[Records from a data source]
▼
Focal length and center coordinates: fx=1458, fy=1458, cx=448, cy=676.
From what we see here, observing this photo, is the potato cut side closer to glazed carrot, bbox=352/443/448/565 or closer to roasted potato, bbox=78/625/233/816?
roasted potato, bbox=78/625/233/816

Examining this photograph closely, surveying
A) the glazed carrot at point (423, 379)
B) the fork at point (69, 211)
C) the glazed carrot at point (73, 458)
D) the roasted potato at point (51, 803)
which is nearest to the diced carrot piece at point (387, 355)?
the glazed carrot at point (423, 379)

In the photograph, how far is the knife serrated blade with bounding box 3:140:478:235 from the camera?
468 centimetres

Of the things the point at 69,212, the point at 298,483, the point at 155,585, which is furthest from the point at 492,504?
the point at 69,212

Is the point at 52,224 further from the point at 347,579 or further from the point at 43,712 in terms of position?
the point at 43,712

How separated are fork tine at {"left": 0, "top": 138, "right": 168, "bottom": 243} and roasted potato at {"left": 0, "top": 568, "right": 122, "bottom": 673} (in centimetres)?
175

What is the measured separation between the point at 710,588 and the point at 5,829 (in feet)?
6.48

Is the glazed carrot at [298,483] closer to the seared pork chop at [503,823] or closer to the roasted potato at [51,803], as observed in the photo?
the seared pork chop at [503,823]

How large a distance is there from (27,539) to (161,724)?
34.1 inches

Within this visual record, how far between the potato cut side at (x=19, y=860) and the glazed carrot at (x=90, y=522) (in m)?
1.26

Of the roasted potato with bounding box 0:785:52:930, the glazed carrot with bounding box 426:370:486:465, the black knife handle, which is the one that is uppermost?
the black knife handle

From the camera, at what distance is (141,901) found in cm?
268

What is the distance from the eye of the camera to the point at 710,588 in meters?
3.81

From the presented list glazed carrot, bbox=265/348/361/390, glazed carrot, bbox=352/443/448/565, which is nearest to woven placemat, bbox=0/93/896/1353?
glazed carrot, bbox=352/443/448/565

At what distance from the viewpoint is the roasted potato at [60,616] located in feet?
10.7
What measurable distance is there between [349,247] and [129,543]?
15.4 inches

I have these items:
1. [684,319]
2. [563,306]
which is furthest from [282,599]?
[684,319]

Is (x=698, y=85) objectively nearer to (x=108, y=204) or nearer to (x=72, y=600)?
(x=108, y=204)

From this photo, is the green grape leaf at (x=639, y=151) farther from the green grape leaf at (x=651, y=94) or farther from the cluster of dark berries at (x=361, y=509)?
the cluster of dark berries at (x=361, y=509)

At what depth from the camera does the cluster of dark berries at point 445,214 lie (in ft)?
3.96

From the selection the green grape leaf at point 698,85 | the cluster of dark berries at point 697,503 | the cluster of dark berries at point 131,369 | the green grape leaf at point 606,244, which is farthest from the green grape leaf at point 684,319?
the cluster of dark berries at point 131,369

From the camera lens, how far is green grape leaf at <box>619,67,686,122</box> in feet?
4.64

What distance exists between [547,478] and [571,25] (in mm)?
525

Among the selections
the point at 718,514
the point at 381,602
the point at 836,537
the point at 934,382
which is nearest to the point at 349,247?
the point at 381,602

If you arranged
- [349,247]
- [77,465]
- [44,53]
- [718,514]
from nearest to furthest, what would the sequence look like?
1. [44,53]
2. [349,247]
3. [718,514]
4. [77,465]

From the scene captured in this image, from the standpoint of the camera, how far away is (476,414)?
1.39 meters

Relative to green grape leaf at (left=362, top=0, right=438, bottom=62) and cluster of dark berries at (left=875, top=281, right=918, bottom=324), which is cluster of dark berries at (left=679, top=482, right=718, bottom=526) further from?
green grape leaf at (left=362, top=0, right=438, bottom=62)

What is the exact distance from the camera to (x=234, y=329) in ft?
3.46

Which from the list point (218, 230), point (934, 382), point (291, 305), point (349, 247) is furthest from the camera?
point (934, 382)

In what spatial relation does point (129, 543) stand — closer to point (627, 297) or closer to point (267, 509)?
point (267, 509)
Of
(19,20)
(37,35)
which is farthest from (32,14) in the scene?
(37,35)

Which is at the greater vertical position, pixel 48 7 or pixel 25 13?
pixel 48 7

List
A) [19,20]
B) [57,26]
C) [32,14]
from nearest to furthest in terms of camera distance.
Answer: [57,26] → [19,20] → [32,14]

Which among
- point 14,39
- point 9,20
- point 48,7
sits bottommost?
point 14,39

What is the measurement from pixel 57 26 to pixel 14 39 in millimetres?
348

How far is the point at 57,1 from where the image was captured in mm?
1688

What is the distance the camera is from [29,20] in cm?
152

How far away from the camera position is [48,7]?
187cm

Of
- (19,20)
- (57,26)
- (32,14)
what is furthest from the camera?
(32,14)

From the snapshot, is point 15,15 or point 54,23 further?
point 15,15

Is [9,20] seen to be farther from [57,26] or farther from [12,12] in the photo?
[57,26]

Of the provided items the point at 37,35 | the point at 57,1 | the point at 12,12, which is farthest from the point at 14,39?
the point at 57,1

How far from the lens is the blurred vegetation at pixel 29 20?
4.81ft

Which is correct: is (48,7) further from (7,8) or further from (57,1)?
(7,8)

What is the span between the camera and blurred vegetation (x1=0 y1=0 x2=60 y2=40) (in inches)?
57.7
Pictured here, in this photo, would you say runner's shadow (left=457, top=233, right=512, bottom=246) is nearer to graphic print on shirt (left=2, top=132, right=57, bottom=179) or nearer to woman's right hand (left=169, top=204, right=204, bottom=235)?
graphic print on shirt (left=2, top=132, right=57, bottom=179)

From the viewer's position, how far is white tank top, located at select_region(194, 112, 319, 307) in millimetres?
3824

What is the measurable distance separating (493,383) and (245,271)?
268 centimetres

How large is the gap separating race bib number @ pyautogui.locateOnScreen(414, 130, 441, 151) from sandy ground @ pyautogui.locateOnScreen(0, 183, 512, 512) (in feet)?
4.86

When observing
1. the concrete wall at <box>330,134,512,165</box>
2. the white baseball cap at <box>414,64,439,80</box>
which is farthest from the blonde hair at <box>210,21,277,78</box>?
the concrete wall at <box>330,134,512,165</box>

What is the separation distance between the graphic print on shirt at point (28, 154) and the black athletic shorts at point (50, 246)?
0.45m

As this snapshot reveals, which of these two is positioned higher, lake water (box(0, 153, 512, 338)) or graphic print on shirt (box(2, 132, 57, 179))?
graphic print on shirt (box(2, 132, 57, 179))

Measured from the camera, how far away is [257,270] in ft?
▲
* What is needed
Arrange the lines of every entry above as a numbered list, leaving out the blank lines.

* Solution for this task
1. Focal length and center coordinates: fx=1458, fy=1458, cx=448, cy=676.
2. From what we see here, observing this photo, is the potato cut side closer to glazed carrot, bbox=352/443/448/565 or closer to roasted potato, bbox=78/625/233/816?
3. roasted potato, bbox=78/625/233/816
4. Examining this photograph closely, surveying
5. A) the glazed carrot at point (423, 379)
6. B) the fork at point (69, 211)
7. C) the glazed carrot at point (73, 458)
8. D) the roasted potato at point (51, 803)
9. which is nearest to the diced carrot piece at point (387, 355)?
10. the glazed carrot at point (423, 379)
11. In the photograph, how far is the knife serrated blade with bounding box 3:140:478:235 from the camera?
12. 468 centimetres
13. Of the things the point at 69,212, the point at 298,483, the point at 155,585, which is furthest from the point at 492,504?
14. the point at 69,212
15. Is the point at 52,224 further from the point at 347,579 or further from the point at 43,712 in terms of position?
16. the point at 43,712
17. How separated are fork tine at {"left": 0, "top": 138, "right": 168, "bottom": 243} and roasted potato at {"left": 0, "top": 568, "right": 122, "bottom": 673} (in centimetres)?
18. 175
19. What is the measured separation between the point at 710,588 and the point at 5,829 (in feet)?
20. 6.48
21. Is the glazed carrot at [298,483] closer to the seared pork chop at [503,823] or closer to the roasted potato at [51,803], as observed in the photo?
22. the seared pork chop at [503,823]
23. How large a distance is there from (27,539) to (161,724)?
24. 34.1 inches
25. Within this visual record, how far between the potato cut side at (x=19, y=860) and the glazed carrot at (x=90, y=522) (in m)?
26. 1.26
27. Of the roasted potato with bounding box 0:785:52:930, the glazed carrot with bounding box 426:370:486:465, the black knife handle, which is the one that is uppermost?
28. the black knife handle
29. From the camera, at what distance is (141,901) found in cm?
30. 268
31. What is the distance from the eye of the camera to the point at 710,588 in meters?
32. 3.81
33. From the presented list glazed carrot, bbox=265/348/361/390, glazed carrot, bbox=352/443/448/565, which is nearest to woven placemat, bbox=0/93/896/1353?
34. glazed carrot, bbox=352/443/448/565
35. At what distance from the viewpoint is the roasted potato at [60,616] located in feet?
36. 10.7
37. What measurable distance is there between [349,247] and [129,543]?
38. 15.4 inches
39. I have these items:
40. 1. [684,319]
41. 2. [563,306]
42. which is furthest from [282,599]?
43. [684,319]
44. Is (x=698, y=85) objectively nearer to (x=108, y=204) or nearer to (x=72, y=600)?
45. (x=108, y=204)
46. From this photo, is the green grape leaf at (x=639, y=151) farther from the green grape leaf at (x=651, y=94) or farther from the cluster of dark berries at (x=361, y=509)?
47. the cluster of dark berries at (x=361, y=509)
48. At what depth from the camera does the cluster of dark berries at point 445,214 lie (in ft)?
49. 3.96
50. From the selection the green grape leaf at point 698,85 | the cluster of dark berries at point 697,503 | the cluster of dark berries at point 131,369 | the green grape leaf at point 606,244, which is farthest from the green grape leaf at point 684,319?
51. the cluster of dark berries at point 131,369
52. From the camera lens, how far is green grape leaf at <box>619,67,686,122</box> in feet?
53. 4.64
54. What distance exists between [547,478] and [571,25] (in mm)?
55. 525
56. Among the selections
57. the point at 718,514
58. the point at 381,602
59. the point at 836,537
60. the point at 934,382
61. which is nearest to the point at 349,247?
62. the point at 381,602
63. If you arranged
64. - [349,247]
65. - [77,465]
66. - [44,53]
67. - [718,514]
68. from nearest to furthest, what would the sequence look like?
69. 1. [44,53]
70. 2. [349,247]
71. 3. [718,514]
72. 4. [77,465]
73. From the scene captured in this image, from the standpoint of the camera, how far away is (476,414)?
74. 1.39 meters
75. Relative to green grape leaf at (left=362, top=0, right=438, bottom=62) and cluster of dark berries at (left=875, top=281, right=918, bottom=324), which is cluster of dark berries at (left=679, top=482, right=718, bottom=526) further from?
76. green grape leaf at (left=362, top=0, right=438, bottom=62)
77. What is the exact distance from the camera to (x=234, y=329) in ft?
78. 3.46
79. Which from the list point (218, 230), point (934, 382), point (291, 305), point (349, 247) is furthest from the camera?
80. point (934, 382)
81. In what spatial relation does point (129, 543) stand — closer to point (627, 297) or closer to point (267, 509)?
82. point (267, 509)
83. Of
84. (19,20)
85. (37,35)
86. which is farthest from (32,14) in the scene?
87. (37,35)
88. Which is at the greater vertical position, pixel 48 7 or pixel 25 13?
89. pixel 48 7
90. List
91. A) [19,20]
92. B) [57,26]
93. C) [32,14]
94. from nearest to furthest in terms of camera distance.
95. Answer: [57,26] → [19,20] → [32,14]
96. Which among
97. - point 14,39
98. - point 9,20
99. - point 48,7
100. sits bottommost?
101. point 14,39
102. What is the measurement from pixel 57 26 to pixel 14 39 in millimetres?
103. 348
104. How far is the point at 57,1 from where the image was captured in mm?
105. 1688
106. What is the distance the camera is from [29,20] in cm?
107. 152
108. How far away from the camera position is [48,7]?
109. 187cm
110. Of
111. - (19,20)
112. - (57,26)
113. - (32,14)
114. what is furthest from the camera?
115. (32,14)
116. From the snapshot, is point 15,15 or point 54,23 further?
117. point 15,15
118. Is [9,20] seen to be farther from [57,26] or farther from [12,12] in the photo?
119. [57,26]
120. Of the provided items the point at 37,35 | the point at 57,1 | the point at 12,12, which is farthest from the point at 14,39?
121. the point at 57,1
122. How far from the lens is the blurred vegetation at pixel 29 20?
123. 4.81ft
124. Which is correct: is (48,7) further from (7,8) or further from (57,1)?
125. (7,8)
126. What is the span between the camera and blurred vegetation (x1=0 y1=0 x2=60 y2=40) (in inches)?
127. 57.7
128. Pictured here, in this photo, would you say runner's shadow (left=457, top=233, right=512, bottom=246) is nearer to graphic print on shirt (left=2, top=132, right=57, bottom=179) or nearer to woman's right hand (left=169, top=204, right=204, bottom=235)?
129. graphic print on shirt (left=2, top=132, right=57, bottom=179)
130. From the viewer's position, how far is white tank top, located at select_region(194, 112, 319, 307) in millimetres?
131. 3824
132. What is the measurable distance separating (493,383) and (245,271)?
133. 268 centimetres
134. How large is the gap separating race bib number @ pyautogui.locateOnScreen(414, 130, 441, 151) from sandy ground @ pyautogui.locateOnScreen(0, 183, 512, 512) (in feet)?
135. 4.86
136. When observing
137. 1. the concrete wall at <box>330,134,512,165</box>
138. 2. the white baseball cap at <box>414,64,439,80</box>
139. which is farthest from the blonde hair at <box>210,21,277,78</box>?
140. the concrete wall at <box>330,134,512,165</box>
141. What is the separation distance between the graphic print on shirt at point (28, 154) and the black athletic shorts at point (50, 246)?
142. 0.45m
143. As this snapshot reveals, which of these two is positioned higher, lake water (box(0, 153, 512, 338)) or graphic print on shirt (box(2, 132, 57, 179))?
144. graphic print on shirt (box(2, 132, 57, 179))
145. Measured from the camera, how far away is [257,270] in ft?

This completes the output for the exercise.